Interview: Fachmi Idris
What challenges are posed in terms of customer satisfaction and access to the UHC programme?
FACHMI IDRIS: The satisfaction of our members is very important, but also one of our biggest challenges. The UHC programme is very ambitious, and the government has set the target of covering the entire Indonesian population by January 1, 2019. We began this process in 2014. We recognise that it is not easy to be the biggest single-payer institution in the world for social insurance.
Of course, satisfaction needs to be ensured in all the offices and health facilities managed by BPJS Kesehatan. The first concern is to set up online registration and a customer feedback and complaints system. Another concern relates to strengthening the primary health care system. We need to organise the community and government institutions so that they work together in close collaboration to ensure the Indonesian population understands the importance and benefits of joining the programme. UHC is not only about how to provide the best service for the community, but also changing the mindset of the population. With this system, we implement the managed care concept and follow the correct procedures, ensuring that patients see a family doctor and go to a puskesmas (public health centre).
How can financial sustainability be ensured?
IDRIS: To ensure financial sustainability we have to first prioritise risk prevention, because for social health insurance to be successful we need people to be in a healthy condition. Prevention strategies will relieve financial pressure from the programme. We also need to enhance the collection of contributions and provide an enabling environment for our members to make their contributions and have easy access to do so.

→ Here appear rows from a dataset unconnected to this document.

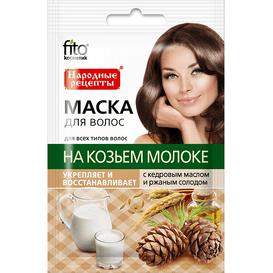 Wzmacniająca maska do włosów na kozim mleku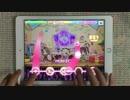 【デレステ】Kawaii make MY Day! MASTER+ 速度10FULL COMBO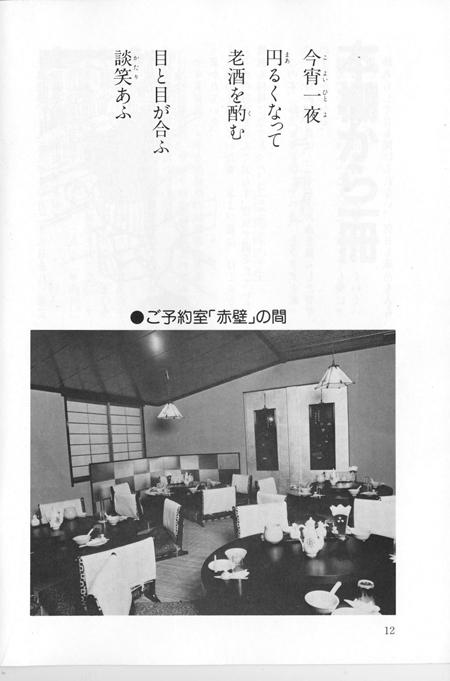 イメージ (1-1).jpg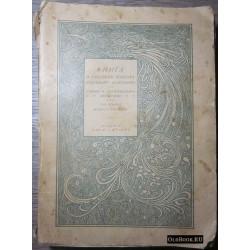 Книга о русских поэтах последнего десятилетия. 1909 г.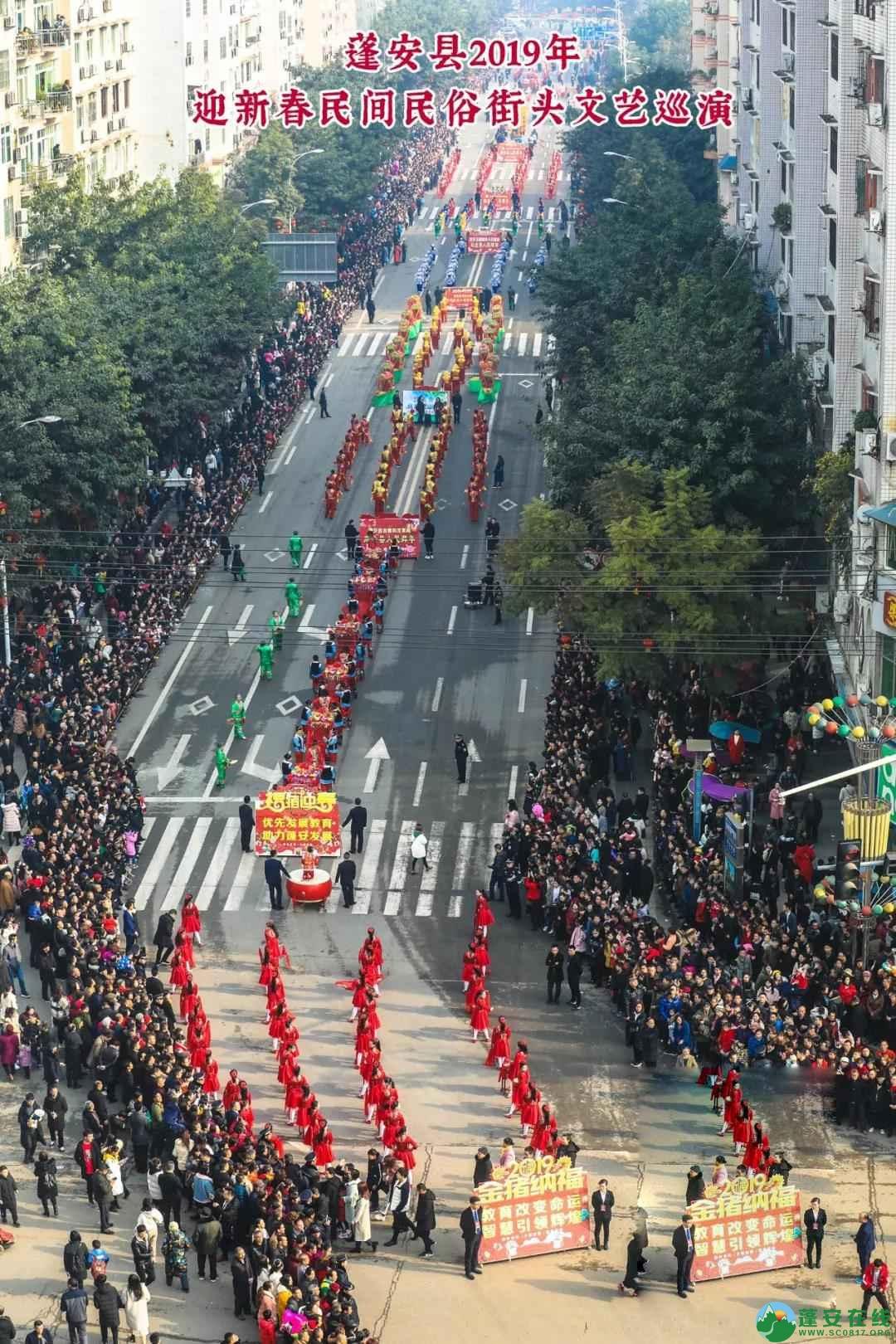 蓬安县2019年迎新春民间民俗街头文艺巡演精彩片段 - 第18张  | 蓬安在线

We have also begun to enforce the law, which requires all companies to be members of the programme. We are still in the process of ensuring that individual members comply with the programme, and in terms of law enforcement we need hospitals and care providers to comply with our regulations, especially in order to prevent fraud. Lastly, we have to focus on our core business, which is to control the costs and the quality of health care services.
What kind of synergies can be found between the UHC programme and private insurance providers?
IDRIS: If you talk solely about health insurance, double costs are not an issue. Companies that have two schemes are required to join the social programme, but can still have their own private health insurance scheme. In Indonesia, as we are in a transitioning period, companies always raise the issue of having double costs and downgraded services.
To solve this we propose and provide the coordination of benefits. We need to have private health insurance providers as partners, but we won’t deal with them directly, we will deal with our potential members, which are the private companies that need to register on behalf of their employees. There is a clear benefit for the private insurance providers, because they can share risk with BPJS Kesehatan. If the patients follow our system and go to our provider first, either a family doctor, puskesmas or outpatient clinic, the private insurer won’t spend any money.
Additionally, the implementation of the UHC programme is increasing the general level of awareness and knowledge regarding the benefits of being insured. The mindset of the Indonesian population towards paying in advance to be protected and insured has clearly improved since 2014, and this is not an easy thing in a country with low insurance penetration like Indonesia. When the population is shown that by paying $2 to become a member of BPJS Kesehatan they can have all their health care needs met at one institution, they begin to understand the benefits. Even though there is still a long way to go, awareness has already progressed significantly and has spread to the community, and it will benefit the private insurance providers.